The Bogert effect revisited: Salamander regulatory behaviors are differently constrained by time and space.
Vincent R FaralloRebecca WierDonald B MilesPublished in: Ecology and evolution (2018)
The use of behavior to buffer extreme environmental variation is expected to enable species to (a) extend the breadth of environments they inhabit beyond that predicted from climatic data and (b) diminish the negative effects of broad scale and chronic disturbances such as climate change. The term Bogert effect refers to behavioral compensation entailing microhabitat selection to maintain performance across a gradient of environmental conditions resulting in evolutionary inertia of physiological traits. Here, we compare microhabitats used by plethodontid salamanders distributed along an elevational gradient to determine whether there is behavioral compensation that buffers them from deleterious temperatures and moisture levels. Overall, salamanders preferred cooler and more mesic environments and occupied microhabitats that maintained constant moisture conditions at both high- and low-elevation sites.

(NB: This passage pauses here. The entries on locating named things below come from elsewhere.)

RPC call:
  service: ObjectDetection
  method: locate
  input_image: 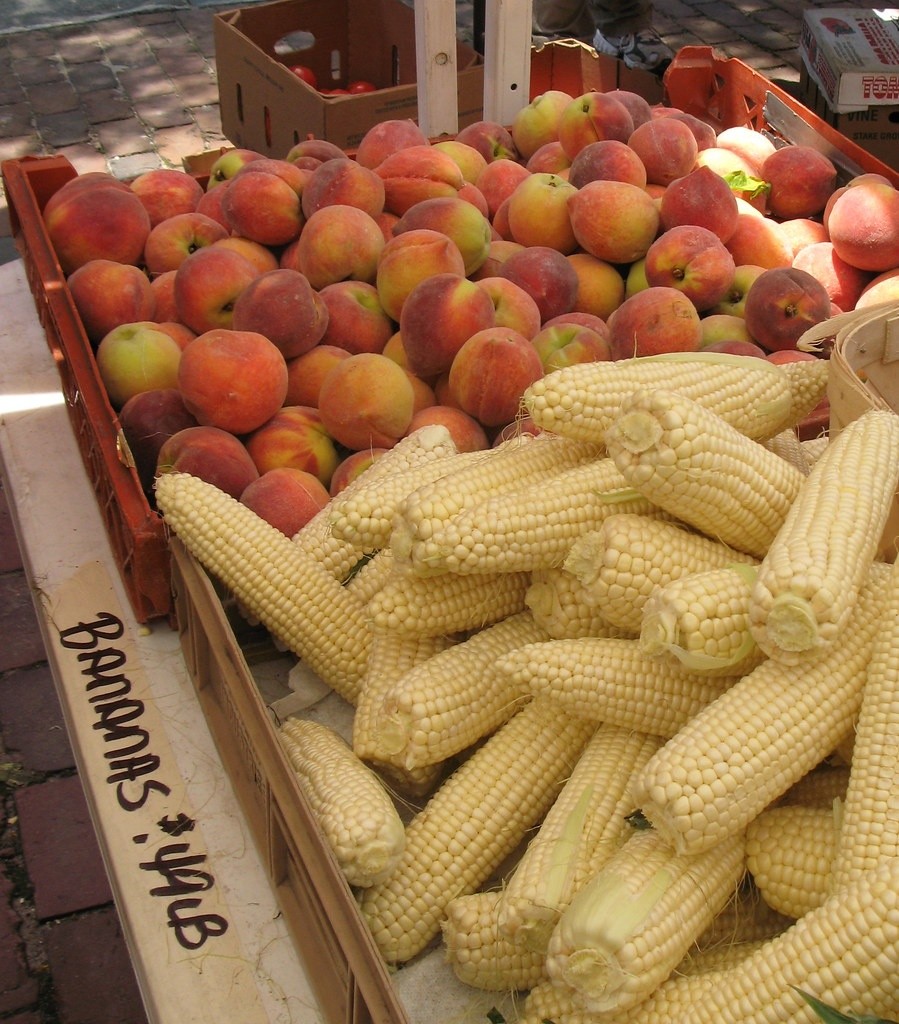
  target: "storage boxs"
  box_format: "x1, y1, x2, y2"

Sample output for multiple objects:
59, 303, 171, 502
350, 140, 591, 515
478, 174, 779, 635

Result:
199, 0, 530, 154
780, 9, 899, 171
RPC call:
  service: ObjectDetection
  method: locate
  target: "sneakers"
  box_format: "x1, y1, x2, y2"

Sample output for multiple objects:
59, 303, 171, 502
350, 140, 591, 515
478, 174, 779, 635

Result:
592, 26, 675, 76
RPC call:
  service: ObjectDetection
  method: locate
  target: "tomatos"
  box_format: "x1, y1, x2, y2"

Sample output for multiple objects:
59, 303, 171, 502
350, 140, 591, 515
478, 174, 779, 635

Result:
289, 64, 375, 95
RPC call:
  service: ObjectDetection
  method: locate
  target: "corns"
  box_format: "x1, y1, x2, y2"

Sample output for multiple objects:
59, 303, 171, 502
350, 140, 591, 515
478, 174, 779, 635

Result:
155, 349, 899, 1024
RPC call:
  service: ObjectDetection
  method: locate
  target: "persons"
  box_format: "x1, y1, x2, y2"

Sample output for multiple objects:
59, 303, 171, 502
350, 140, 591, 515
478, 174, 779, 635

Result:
533, 0, 676, 79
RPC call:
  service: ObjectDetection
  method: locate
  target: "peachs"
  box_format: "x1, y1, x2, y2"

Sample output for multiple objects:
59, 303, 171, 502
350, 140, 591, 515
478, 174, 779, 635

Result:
41, 87, 899, 540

Our results suggest that salamanders use microhabitats to regulate temperature and moisture levels, which is consistent with the Bogert effect. Maintenance of more moist conditions may help buffer these species from rising temperatures but only in suitable high-elevation environments that are likely to disappear over the next century. We conclude that behavioral regulation of temperature and moisture is a potential mechanism for the Bogert effect in plethodontid salamanders.